Conditioning is done by routing propellant through an engine's low- and high-pressure fuel pumps, a procedure known as a "kickstart bleed" that circulates cold liquid hydrogen through the lines. In the process, the liquid propellant forces out, or "bleeds" the lines of warmer hydrogen, some of which may have turned into a gas.

During Monday's launch attempt, three of the engines almost reached the minus 420-degree target on the hydrogen side, but engine No. 3 failed to get past about minus 380 degrees. Engineers suspect a faulty temperature sensor because other measurements indicate good cooling

"We know we had a bad sensor," Honeycutt said. "Since then, we've had time to go back and look at the data and compare many sources of data and do some independent analysis that confirms it's a bad sensor, and we're getting good quality propellant through the engines."

Adding a bit of margin, engineers revised the fueling timeline for the second launch attempt and will start the hydrogen kickstart bleed earlier than originally planned, allowing more time for the propellant to cool the hardware.

Later in the countdown, the hydrogen tank will be pressurized to flight levels for a quick test, forcing more hydrogen through the lines to aid the cooling process.

Similar procedures were used before a core stage engine test firing last year and there were no problems. Blevins said the suspect sensor isn't monitored by flight control software and that it would simply be ignored during Saturday's launch try.

"We do not need this sensor to fly," Blevins said. "What we're trying to do is make sure was have cold liquid (flowing through the engine) for a certain amount of time ... to infer the rest of the hardware is cold."

He said "there's no question we have good flow through that engine."

If no other problems crop up and the weather cooperates, the countdown should finally make it to zero Saturday, kicking off a ground-shaking spectacle unrivaled since NASA's legendary Saturn 5 moon rockets boosted Apollo astronauts to the moon five decades ago.

Generating 8.8 million pounds of thrust at liftoff from two strap-on boosters and four shuttle-era engines -- 15 percent more than the Saturn 5 -- the SLS rocket is the most powerful ever built by NASA and its contractors.
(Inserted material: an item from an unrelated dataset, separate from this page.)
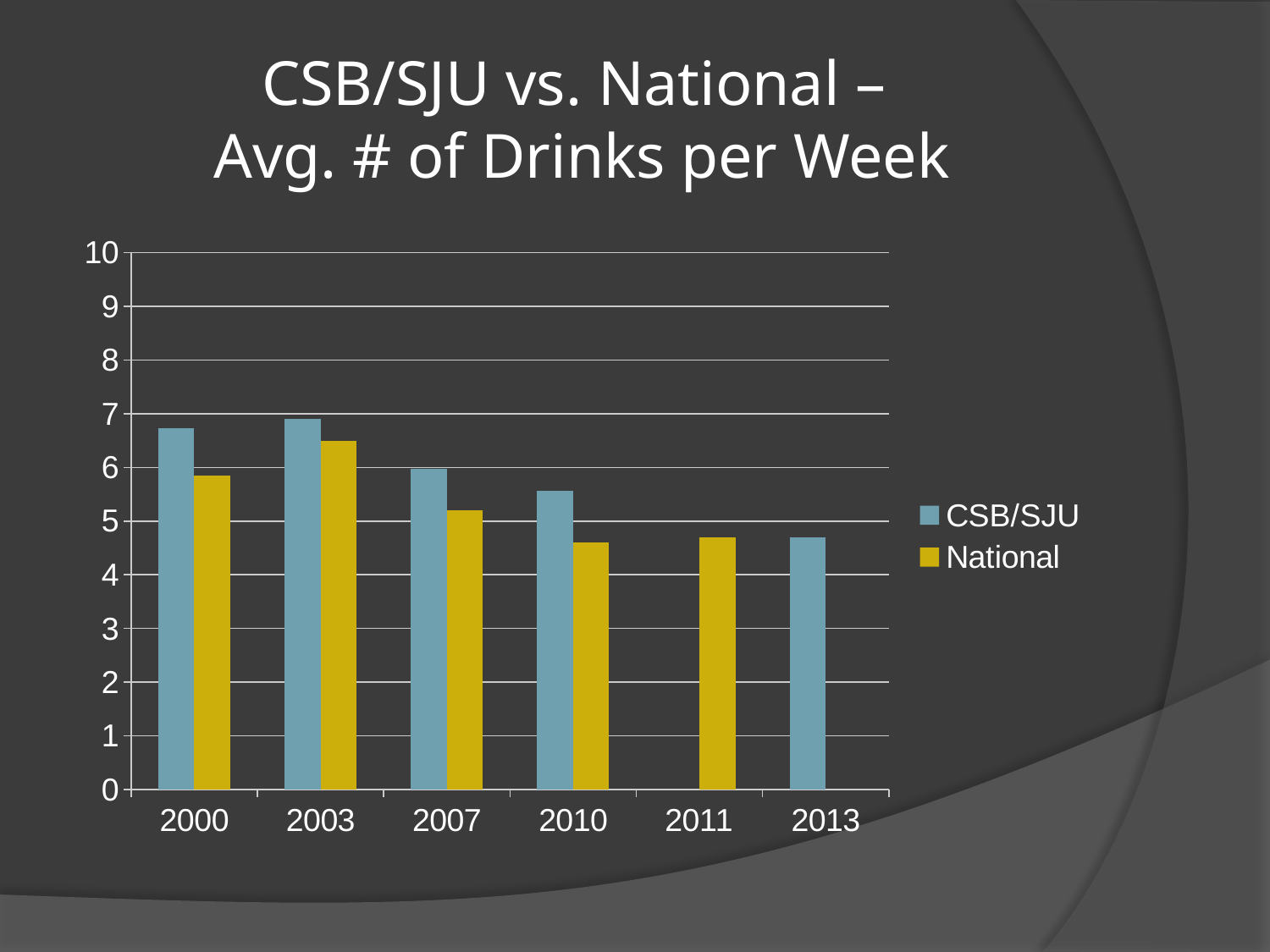
Do the CSB/SJU values generally rise or fall from 2000 to 2013? fall What kind of chart is shown on the slide? bar chart Which year has the highest National value? 2003 Which series is shown in yellow? National Is the CSB/SJU value for 2013 greater or less than 5? less In 2007, which is larger, the CSB/SJU value or the National value? CSB/SJU How many series does the legend list? 2 How many years are shown on the x axis? 6 Is the CSB/SJU value for 2000 greater or less than 6? greater Is the National value for 2010 greater or less than 5? less In 2000, which is larger, the CSB/SJU value or the National value? CSB/SJU Which year has the lowest CSB/SJU value? 2013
After an eight-minute climb to an initial elliptical orbit, the the core stage will drop away and the SLS upper stage will propel the uncrewed Orion capsule and its European Space Agency-supplied service module onto a trajectory for a close lunar flyby on September 8.

The service module's engine will put the craft into a distant orbit around the moon and bring it back to Earth for splashdown in the Pacific Ocean west of San Diego on October 11 around 2:10 p.m. EDT.

The primary goals of the flight are to verify the SLS rocket's performance and to put the Orion spacecraft through its paces in deep space. The top priority is to test its heat shield, which must endure re-entry temperatures of up to 5,000 degrees Fahrenheit during the capsule's high-speed plunge back to Earth.

If the Artemis 1 flight goes well, NASA plans to launch four astronauts on an around-the-moon flight in 2024, followed by a landing near the moon's south pole in the 2025-26 timeframe when the first woman and the next man will step onto the surface.

NASA plans yearly flights to the lunar surface and visits to a small space station in orbit around the moon to carry out long-term exploration and to test hardware and procedures that will be needed for eventual flights to Mars.

While no such flights to the red planet are even on the drawing board at this point, NASA views the moon as a critical first step toward reaching that long-range goal.